◆ **Exercise directions**
Copy the data exactly from the line that contains "Pianistin Eiko Yamashita" through the line that contains "Лукашенко искупался в Черном море", keeping both end lines and leaving out everything else.

◆ **Provided material**

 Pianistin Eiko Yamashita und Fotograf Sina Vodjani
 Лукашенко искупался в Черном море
* * *
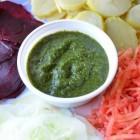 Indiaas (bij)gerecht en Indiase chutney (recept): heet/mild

◆ **Result**
 Pianistin Eiko Yamashita und Fotograf Sina Vodjani
 Лукашенко искупался в Черном море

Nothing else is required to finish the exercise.